La hora del crepúsculo

Javier Vela

18 marzo, 2004 01:00

Javier Vela. Foto: Irma Álvarez-Laviada

Premio Adonais. Rialp. Madrid, 2004. 66 páginas, 7 euros

Después de más de medio siglo, sigue empeñado el premio Adonais en descubrir nuevos poetas. Aunque hace tiempo que la fortuna no parece acompañarles en exceso, se trata de un benemérito empeño que honra a sus organizadores.

Javier Vela (Madrid, 1981) es un autor que puede considerarse inédito, aunque el año pasado publicara su primer libro, Aún es tarde, que apenas recibió atención, como suele ocurrir en los primeros libros de no mediar factores extraliterarios.

Dos veces se cita en La hora del crepúsculo a Antonio Colinas. Aunque también se cita a otros muchos autores, en nómina juvenil y heterogénea (Faulkner, Claudio Rodríguez, Platón, Machado, Huidobro, Salinas...), tal hecho me parece significativo. En un aspecto de la poética de Colinas parece encontrar Javier Vela su punto de partida: el neorromanticismo simbolista y trascendido que manifiestan libros como Preludios a una noche total y Noche más allá de la noche. De hecho, una de las dos aludidas citas de Colinas es implícita y alude al título de este último libro. El poema "Signos", que le está dedicado, termina con los siguientes versos: "Qué solución entonces, qué delirio/de luz he de soñar/para que adopte al fin su verdadera forma/y trascienda la noche más allá de la noche".

"Nocturno" se titula la primera parte de La hora del crepúsculo.

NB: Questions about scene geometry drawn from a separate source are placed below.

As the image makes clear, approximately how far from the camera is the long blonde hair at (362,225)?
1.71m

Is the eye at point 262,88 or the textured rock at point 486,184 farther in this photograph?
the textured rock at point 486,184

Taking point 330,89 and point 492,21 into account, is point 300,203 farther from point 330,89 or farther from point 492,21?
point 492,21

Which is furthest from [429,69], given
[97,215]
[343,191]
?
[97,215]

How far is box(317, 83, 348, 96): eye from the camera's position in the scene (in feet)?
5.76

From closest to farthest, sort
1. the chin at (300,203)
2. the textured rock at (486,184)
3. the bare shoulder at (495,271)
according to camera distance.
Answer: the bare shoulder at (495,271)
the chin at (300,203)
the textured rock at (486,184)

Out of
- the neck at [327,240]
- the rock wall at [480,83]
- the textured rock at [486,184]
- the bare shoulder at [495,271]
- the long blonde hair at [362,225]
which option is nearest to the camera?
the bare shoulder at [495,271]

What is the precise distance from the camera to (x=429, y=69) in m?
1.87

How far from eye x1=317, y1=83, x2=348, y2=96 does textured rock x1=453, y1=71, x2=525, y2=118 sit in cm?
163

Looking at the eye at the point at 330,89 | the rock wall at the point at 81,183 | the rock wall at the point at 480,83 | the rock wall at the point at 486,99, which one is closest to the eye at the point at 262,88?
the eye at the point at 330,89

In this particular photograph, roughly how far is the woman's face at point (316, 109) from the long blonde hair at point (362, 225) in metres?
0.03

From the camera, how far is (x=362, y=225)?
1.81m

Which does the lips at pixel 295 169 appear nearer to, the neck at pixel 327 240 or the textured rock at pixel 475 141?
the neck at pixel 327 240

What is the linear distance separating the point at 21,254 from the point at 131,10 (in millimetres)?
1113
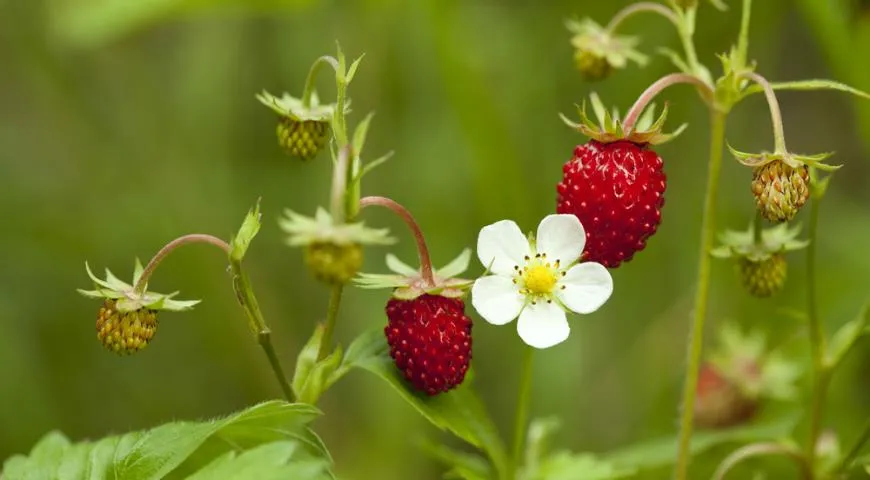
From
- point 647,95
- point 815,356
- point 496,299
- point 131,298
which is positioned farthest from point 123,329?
point 815,356

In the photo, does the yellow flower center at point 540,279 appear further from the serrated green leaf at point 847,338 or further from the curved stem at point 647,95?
the serrated green leaf at point 847,338

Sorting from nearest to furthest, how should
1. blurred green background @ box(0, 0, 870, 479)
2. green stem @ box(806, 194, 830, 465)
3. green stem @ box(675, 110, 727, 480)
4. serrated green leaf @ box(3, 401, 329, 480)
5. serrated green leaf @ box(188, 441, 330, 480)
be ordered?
serrated green leaf @ box(188, 441, 330, 480), serrated green leaf @ box(3, 401, 329, 480), green stem @ box(675, 110, 727, 480), green stem @ box(806, 194, 830, 465), blurred green background @ box(0, 0, 870, 479)

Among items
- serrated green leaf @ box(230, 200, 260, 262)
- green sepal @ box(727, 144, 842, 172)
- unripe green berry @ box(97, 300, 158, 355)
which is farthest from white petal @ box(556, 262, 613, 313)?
unripe green berry @ box(97, 300, 158, 355)

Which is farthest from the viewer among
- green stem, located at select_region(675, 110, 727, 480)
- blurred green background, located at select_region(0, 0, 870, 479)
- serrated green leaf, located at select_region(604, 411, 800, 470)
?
blurred green background, located at select_region(0, 0, 870, 479)

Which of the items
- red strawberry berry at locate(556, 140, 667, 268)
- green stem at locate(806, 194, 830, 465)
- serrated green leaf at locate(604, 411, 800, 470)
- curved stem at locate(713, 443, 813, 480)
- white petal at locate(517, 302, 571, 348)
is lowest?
serrated green leaf at locate(604, 411, 800, 470)

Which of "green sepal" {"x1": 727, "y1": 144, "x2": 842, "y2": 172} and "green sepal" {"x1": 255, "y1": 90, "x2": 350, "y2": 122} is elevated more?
"green sepal" {"x1": 255, "y1": 90, "x2": 350, "y2": 122}

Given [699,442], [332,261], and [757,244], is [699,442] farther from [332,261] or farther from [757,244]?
[332,261]

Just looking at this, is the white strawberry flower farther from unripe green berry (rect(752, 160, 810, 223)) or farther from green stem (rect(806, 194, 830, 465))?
green stem (rect(806, 194, 830, 465))

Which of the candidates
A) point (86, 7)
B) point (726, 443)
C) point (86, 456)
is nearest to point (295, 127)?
point (86, 456)

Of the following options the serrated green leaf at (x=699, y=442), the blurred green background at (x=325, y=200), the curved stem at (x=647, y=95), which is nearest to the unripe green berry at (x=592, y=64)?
the curved stem at (x=647, y=95)
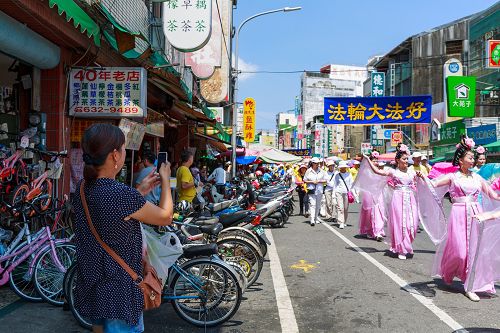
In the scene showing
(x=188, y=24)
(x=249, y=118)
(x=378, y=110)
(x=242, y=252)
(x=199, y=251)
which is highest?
(x=188, y=24)

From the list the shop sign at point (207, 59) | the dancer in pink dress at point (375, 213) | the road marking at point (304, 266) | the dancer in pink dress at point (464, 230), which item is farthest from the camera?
the shop sign at point (207, 59)

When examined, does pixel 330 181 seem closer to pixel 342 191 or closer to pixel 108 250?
pixel 342 191

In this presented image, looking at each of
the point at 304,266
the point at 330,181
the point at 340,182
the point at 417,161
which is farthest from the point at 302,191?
the point at 304,266

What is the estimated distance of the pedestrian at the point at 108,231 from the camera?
2322 mm

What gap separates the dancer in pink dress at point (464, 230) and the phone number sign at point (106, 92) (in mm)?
4655

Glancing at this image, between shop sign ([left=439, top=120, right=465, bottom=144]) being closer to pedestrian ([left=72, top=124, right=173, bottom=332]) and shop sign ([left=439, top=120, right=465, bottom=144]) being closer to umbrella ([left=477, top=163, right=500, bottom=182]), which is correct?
umbrella ([left=477, top=163, right=500, bottom=182])

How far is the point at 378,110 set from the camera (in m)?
14.0

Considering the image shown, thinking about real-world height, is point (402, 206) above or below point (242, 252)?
above

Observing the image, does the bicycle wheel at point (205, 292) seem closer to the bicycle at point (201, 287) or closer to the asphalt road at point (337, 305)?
the bicycle at point (201, 287)

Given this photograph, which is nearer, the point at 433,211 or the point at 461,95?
the point at 433,211

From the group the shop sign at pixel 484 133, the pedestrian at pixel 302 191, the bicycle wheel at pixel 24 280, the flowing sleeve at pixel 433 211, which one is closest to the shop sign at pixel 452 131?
the shop sign at pixel 484 133

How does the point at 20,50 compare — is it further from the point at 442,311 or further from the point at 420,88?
the point at 420,88

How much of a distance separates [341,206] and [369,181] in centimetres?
299

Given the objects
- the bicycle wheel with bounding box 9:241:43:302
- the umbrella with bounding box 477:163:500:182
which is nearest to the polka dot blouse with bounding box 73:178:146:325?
the bicycle wheel with bounding box 9:241:43:302
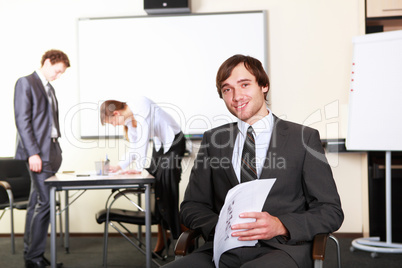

La noche de la que hablan estos poemas no es la noche urbana que encontramos en tantos autores de los 80. Es la noche de la poesía romántica, con su cielo estrellado y sus anhelos infinitos.

Los versos iniciales dan muy bien el tono del libro, su empaque retórico, el ritmo cuidado y tradicional, la apuesta por la trascendencia: "La oscuridad se cierne sobre mí/como una enorme piedra sepulcral,/una piedra remota y primigenia/que entre su piel conserva los signos de la aurora/y oculta tras de sí toda la luz del mundo".

Le cuesta al autor mantener ese tono. Lo consigue en los mejores poemas, que hablan de sueños y de vagas emociones sin nombre, pero otras veces resulta demasiado evidente el empeño por parecer siempre sublime. Los poemas menos conseguidos son aquellos en los que se trasparenta en exceso lo que tienen de ejercicio. Es el caso de "Ciclo", ensayo de poema circular a la manera de Borges. El poema comienza con el verso "Y siempre se repite el mismo sueño", y termina con "una voz que recita sus poemas/al fondo de la escena,/al otro lado/ del cuadro,/ un verso blanco de once sílabas: Y siempre se repite el mismo sueño..." La referencia al "verso blanco de once sílabas" parece puro relleno (y un verso aislado no es un verso "blanco", esto es, sin rima: tal calificativo ha de ser aplicado en plural). La segunda parte del libro, "Crepúsculo", reúne poemas de temática amorosa. Hay pasajes ciertamente acertados, que acreditan a un poeta. Pero rara vez el poeta es capaz de sostener la dicción a lo largo de todo el texto y no deja de recurrir al tópico y al solemne y un tanto vacuo trascendentalismo.

En "Vigilia", última parte del libro, continúan los poemas de amor y el simbolismo que se quiere dar al conjunto, según indica la referencia a Platón: "Una vez llegado a la luz, tendría los ojos tan llenos de ella que no sería capaz de ver ni una sola de las cosas a las que ahora llamamos verdaderas". La hora del crepúsculo revela a un poeta esforzado, todavía no por entero dueño de su mundo ni de su oficio según suele ser habitual en las primeras entregas salvo en alguna excepción memorable. Un riesgo: ahuecar demasiado la voz, querer ser sublime sin interrupción. Un mérito: la ambición, la aspiración al más depurado lirismo.